Problem statement: Format every one of the records below as a numbered list, and drop the blank lines.

START Recorded data

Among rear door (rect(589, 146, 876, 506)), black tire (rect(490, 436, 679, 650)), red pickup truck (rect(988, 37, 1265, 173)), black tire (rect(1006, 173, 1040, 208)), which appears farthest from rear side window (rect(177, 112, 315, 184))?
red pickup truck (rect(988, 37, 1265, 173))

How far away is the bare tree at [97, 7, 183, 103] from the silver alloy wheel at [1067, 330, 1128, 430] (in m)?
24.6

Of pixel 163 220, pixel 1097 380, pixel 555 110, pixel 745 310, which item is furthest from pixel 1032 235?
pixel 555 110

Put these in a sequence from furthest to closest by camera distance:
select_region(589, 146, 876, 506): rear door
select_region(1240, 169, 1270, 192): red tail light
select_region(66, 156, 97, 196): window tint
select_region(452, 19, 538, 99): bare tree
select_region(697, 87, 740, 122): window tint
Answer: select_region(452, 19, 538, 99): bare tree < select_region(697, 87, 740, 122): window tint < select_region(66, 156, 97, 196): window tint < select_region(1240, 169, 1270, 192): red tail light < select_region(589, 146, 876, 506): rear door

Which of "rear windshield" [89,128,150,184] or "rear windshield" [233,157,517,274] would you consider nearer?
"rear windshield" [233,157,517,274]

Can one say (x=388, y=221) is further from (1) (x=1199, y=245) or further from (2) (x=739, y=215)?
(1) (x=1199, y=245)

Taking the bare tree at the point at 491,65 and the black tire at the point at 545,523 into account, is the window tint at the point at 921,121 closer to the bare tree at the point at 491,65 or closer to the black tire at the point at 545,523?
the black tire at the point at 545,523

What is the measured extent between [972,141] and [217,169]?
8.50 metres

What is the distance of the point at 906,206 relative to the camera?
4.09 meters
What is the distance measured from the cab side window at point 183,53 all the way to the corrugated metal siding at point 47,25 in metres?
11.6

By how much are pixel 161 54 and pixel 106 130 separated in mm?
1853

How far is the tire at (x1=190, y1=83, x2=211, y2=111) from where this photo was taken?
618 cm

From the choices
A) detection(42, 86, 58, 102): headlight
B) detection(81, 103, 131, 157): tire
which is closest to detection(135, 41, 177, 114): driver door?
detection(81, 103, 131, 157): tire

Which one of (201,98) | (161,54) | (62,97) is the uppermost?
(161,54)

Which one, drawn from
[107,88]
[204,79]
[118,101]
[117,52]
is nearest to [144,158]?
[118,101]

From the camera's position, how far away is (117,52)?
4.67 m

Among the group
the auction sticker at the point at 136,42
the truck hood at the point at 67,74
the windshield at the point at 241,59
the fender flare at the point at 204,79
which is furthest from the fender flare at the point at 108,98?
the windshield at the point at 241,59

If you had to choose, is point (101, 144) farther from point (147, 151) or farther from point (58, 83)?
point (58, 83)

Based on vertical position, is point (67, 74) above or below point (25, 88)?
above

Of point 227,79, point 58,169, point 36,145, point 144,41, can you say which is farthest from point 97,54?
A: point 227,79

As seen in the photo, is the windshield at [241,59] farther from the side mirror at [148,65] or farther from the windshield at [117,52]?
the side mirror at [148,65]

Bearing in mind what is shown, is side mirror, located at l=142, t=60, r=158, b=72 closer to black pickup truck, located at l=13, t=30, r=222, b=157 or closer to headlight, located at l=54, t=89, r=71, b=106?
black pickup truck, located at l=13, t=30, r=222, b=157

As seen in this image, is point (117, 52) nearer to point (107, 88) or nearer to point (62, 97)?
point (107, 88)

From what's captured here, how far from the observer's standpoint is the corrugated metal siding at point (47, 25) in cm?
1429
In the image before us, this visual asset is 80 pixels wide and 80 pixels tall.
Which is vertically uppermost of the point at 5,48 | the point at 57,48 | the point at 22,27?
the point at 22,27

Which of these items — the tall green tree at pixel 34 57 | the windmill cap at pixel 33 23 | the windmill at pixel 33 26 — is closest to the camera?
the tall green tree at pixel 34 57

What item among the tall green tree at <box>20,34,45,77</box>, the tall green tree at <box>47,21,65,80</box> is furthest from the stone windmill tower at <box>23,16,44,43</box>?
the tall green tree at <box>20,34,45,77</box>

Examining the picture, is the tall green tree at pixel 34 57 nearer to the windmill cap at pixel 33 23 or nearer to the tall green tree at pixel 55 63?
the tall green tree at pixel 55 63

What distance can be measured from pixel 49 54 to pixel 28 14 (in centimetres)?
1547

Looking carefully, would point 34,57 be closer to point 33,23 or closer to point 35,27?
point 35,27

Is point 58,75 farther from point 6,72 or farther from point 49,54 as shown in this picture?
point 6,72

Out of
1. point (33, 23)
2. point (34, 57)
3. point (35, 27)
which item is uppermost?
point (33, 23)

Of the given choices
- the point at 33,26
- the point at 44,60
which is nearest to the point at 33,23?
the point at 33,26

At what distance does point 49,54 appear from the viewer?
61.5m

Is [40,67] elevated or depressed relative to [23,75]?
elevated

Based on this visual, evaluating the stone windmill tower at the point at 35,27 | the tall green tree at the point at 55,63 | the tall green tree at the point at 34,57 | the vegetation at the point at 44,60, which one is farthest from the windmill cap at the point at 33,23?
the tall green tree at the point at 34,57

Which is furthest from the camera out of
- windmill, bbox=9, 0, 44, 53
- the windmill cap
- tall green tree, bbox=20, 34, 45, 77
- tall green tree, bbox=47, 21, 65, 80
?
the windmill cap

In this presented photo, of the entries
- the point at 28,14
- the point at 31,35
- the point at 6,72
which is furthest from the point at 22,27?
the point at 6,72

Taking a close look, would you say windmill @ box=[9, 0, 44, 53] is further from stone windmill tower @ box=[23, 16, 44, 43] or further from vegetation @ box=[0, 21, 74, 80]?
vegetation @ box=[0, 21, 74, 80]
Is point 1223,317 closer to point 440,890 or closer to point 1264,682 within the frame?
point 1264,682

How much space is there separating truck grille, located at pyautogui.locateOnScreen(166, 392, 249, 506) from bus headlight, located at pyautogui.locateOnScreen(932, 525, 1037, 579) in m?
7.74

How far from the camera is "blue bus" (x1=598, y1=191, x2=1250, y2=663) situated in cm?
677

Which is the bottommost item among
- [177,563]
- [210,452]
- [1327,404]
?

END Recorded data

Solution below:
1. Among rear door (rect(589, 146, 876, 506)), black tire (rect(490, 436, 679, 650)), red pickup truck (rect(988, 37, 1265, 173)), black tire (rect(1006, 173, 1040, 208)), which appears farthest from rear side window (rect(177, 112, 315, 184))?
2. red pickup truck (rect(988, 37, 1265, 173))
3. How far away is the bare tree at [97, 7, 183, 103] from the silver alloy wheel at [1067, 330, 1128, 430] (in m)?
4. 24.6
5. Of pixel 163 220, pixel 1097 380, pixel 555 110, pixel 745 310, which item is furthest from pixel 1032 235?
6. pixel 555 110
7. Put these in a sequence from furthest to closest by camera distance:
8. select_region(589, 146, 876, 506): rear door
9. select_region(1240, 169, 1270, 192): red tail light
10. select_region(66, 156, 97, 196): window tint
11. select_region(452, 19, 538, 99): bare tree
12. select_region(697, 87, 740, 122): window tint
13. Answer: select_region(452, 19, 538, 99): bare tree < select_region(697, 87, 740, 122): window tint < select_region(66, 156, 97, 196): window tint < select_region(1240, 169, 1270, 192): red tail light < select_region(589, 146, 876, 506): rear door
14. Which of "rear windshield" [89,128,150,184] or "rear windshield" [233,157,517,274] would you consider nearer?
15. "rear windshield" [233,157,517,274]
16. Can one say (x=388, y=221) is further from (1) (x=1199, y=245) or further from (2) (x=739, y=215)?
17. (1) (x=1199, y=245)
18. Taking the bare tree at the point at 491,65 and the black tire at the point at 545,523 into account, is the window tint at the point at 921,121 closer to the bare tree at the point at 491,65 or closer to the black tire at the point at 545,523?
19. the black tire at the point at 545,523
20. What is the measured extent between [972,141] and [217,169]?
21. 8.50 metres
22. What is the distance of the point at 906,206 relative to the camera?
23. 4.09 meters
24. What is the distance measured from the cab side window at point 183,53 all the way to the corrugated metal siding at point 47,25 in metres?
25. 11.6
26. By how much are pixel 161 54 and pixel 106 130 separated in mm?
27. 1853
28. How far is the tire at (x1=190, y1=83, x2=211, y2=111) from where this photo was taken?
29. 618 cm
30. From the choices
31. A) detection(42, 86, 58, 102): headlight
32. B) detection(81, 103, 131, 157): tire
33. which is closest to detection(135, 41, 177, 114): driver door?
34. detection(81, 103, 131, 157): tire
35. Which one of (201,98) | (161,54) | (62,97) is the uppermost?
36. (161,54)
37. Which one, drawn from
38. [107,88]
39. [204,79]
40. [118,101]
41. [117,52]
42. is nearest to [144,158]?
43. [118,101]
44. From the camera's position, how far away is (117,52)?
45. 4.67 m
46. Among the group
47. the auction sticker at the point at 136,42
48. the truck hood at the point at 67,74
49. the windshield at the point at 241,59
50. the fender flare at the point at 204,79
51. which is furthest from the fender flare at the point at 108,98?
52. the windshield at the point at 241,59
53. If you had to choose, is point (101, 144) farther from point (147, 151) or farther from point (58, 83)?
54. point (58, 83)
55. Based on vertical position, is point (67, 74) above or below point (25, 88)?
56. above
57. Of point 227,79, point 58,169, point 36,145, point 144,41, can you say which is farthest from point 97,54?
58. A: point 227,79
59. As seen in the photo, is the windshield at [241,59] farther from the side mirror at [148,65] or farther from the windshield at [117,52]?
60. the side mirror at [148,65]
61. Bearing in mind what is shown, is side mirror, located at l=142, t=60, r=158, b=72 closer to black pickup truck, located at l=13, t=30, r=222, b=157 or closer to headlight, located at l=54, t=89, r=71, b=106?
62. black pickup truck, located at l=13, t=30, r=222, b=157
63. As seen in this image, is point (117, 52) nearer to point (107, 88) or nearer to point (62, 97)?
64. point (107, 88)
65. From what's captured here, how far from the observer's standpoint is the corrugated metal siding at point (47, 25) in cm?
66. 1429
67. In the image before us, this visual asset is 80 pixels wide and 80 pixels tall.
68. Which is vertically uppermost of the point at 5,48 | the point at 57,48 | the point at 22,27?
69. the point at 22,27
70. Which of these items — the tall green tree at pixel 34 57 | the windmill cap at pixel 33 23 | the windmill at pixel 33 26 — is closest to the camera?
71. the tall green tree at pixel 34 57
72. What item among the tall green tree at <box>20,34,45,77</box>, the tall green tree at <box>47,21,65,80</box> is furthest from the stone windmill tower at <box>23,16,44,43</box>?
73. the tall green tree at <box>20,34,45,77</box>
74. Examining the picture, is the tall green tree at pixel 34 57 nearer to the windmill cap at pixel 33 23 or nearer to the tall green tree at pixel 55 63?
75. the tall green tree at pixel 55 63
76. What distance can be measured from pixel 49 54 to pixel 28 14 (in centimetres)?
77. 1547
78. Looking carefully, would point 34,57 be closer to point 33,23 or closer to point 35,27?
79. point 35,27
80. Is point 58,75 farther from point 6,72 or farther from point 49,54 as shown in this picture?
81. point 6,72
82. Out of
83. 1. point (33, 23)
84. 2. point (34, 57)
85. 3. point (35, 27)
86. which item is uppermost?
87. point (33, 23)
88. Of the given choices
89. - the point at 33,26
90. - the point at 44,60
91. which is nearest to the point at 33,23?
92. the point at 33,26
93. At what distance does point 49,54 appear from the viewer?
94. 61.5m
95. Is [40,67] elevated or depressed relative to [23,75]?
96. elevated
97. Based on this visual, evaluating the stone windmill tower at the point at 35,27 | the tall green tree at the point at 55,63 | the tall green tree at the point at 34,57 | the vegetation at the point at 44,60, which one is farthest from the windmill cap at the point at 33,23?
98. the tall green tree at the point at 34,57
99. Which is furthest from the camera out of
100. - windmill, bbox=9, 0, 44, 53
101. - the windmill cap
102. - tall green tree, bbox=20, 34, 45, 77
103. - tall green tree, bbox=47, 21, 65, 80
104. ?
105. the windmill cap
106. In this presented photo, of the entries
107. - the point at 28,14
108. - the point at 31,35
109. - the point at 6,72
110. which is furthest from the point at 22,27?
111. the point at 6,72
112. Taking a close look, would you say windmill @ box=[9, 0, 44, 53] is further from stone windmill tower @ box=[23, 16, 44, 43] or further from vegetation @ box=[0, 21, 74, 80]?
113. vegetation @ box=[0, 21, 74, 80]
114. Is point 1223,317 closer to point 440,890 or closer to point 1264,682 within the frame?
115. point 1264,682
116. How much space is there separating truck grille, located at pyautogui.locateOnScreen(166, 392, 249, 506) from bus headlight, located at pyautogui.locateOnScreen(932, 525, 1037, 579) in m?
117. 7.74
118. How far from the camera is "blue bus" (x1=598, y1=191, x2=1250, y2=663) situated in cm?
119. 677
120. Which is the bottommost item among
121. - [177,563]
122. - [210,452]
123. - [1327,404]
124. ?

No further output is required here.